Buzzword-Bingo in Stellenanzeigen

Was Unternehmen sagen und was Bewerbende wirklich verstehen

„Teamplayer mit Hands-on-Mentalität gesucht!“ – klingt ambitioniert, oder? Leider auch nach: „Mach bitte alles, jederzeit, und beschwer dich nicht.“

Viele Unternehmen meinen es gut. Sie möchten mit kreativen Formulierungen Aufmerksamkeit wecken und eine moderne Arbeitgebermarke präsentieren.

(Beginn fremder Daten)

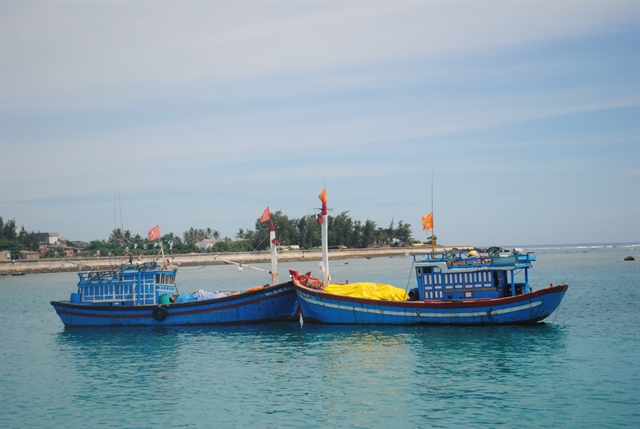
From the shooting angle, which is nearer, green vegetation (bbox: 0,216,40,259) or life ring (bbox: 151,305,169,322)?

Doch was häufig als innovativ gedacht ist, entpuppt sich im Bewerbungsprozess schnell als „Buzzword-Bingo“. Zwischen „Gestaltungsspielraum“, „flachen Hierarchien“ und „attraktivem Gehalt“ bleibt oft das Wichtigste auf der Strecke: Authentizität.

Wenn gute Absichten nach Bullshit klingen

Was Arbeitgeber sagen und was Bewerbende verstehen, sind zwei verschiedene Dinge.

Ein paar Klassiker im Übersetzer-Vergleich:

+      „Dynamisches Umfeld“ → „Chaos, wechselnde Prioritäten und keiner weiß, wer zuständig ist.“

+      „Gestaltungsspielraum“ → „Du darfst dich jede Woche auf etwas Neues einstellen.“

+      „Attraktives Gehalt“ → „Wir reden lieber erst gar nicht drüber.“

+      „Flache Hierarchien“ → „Der Chef sagt wo es langgeht und alle machen mit."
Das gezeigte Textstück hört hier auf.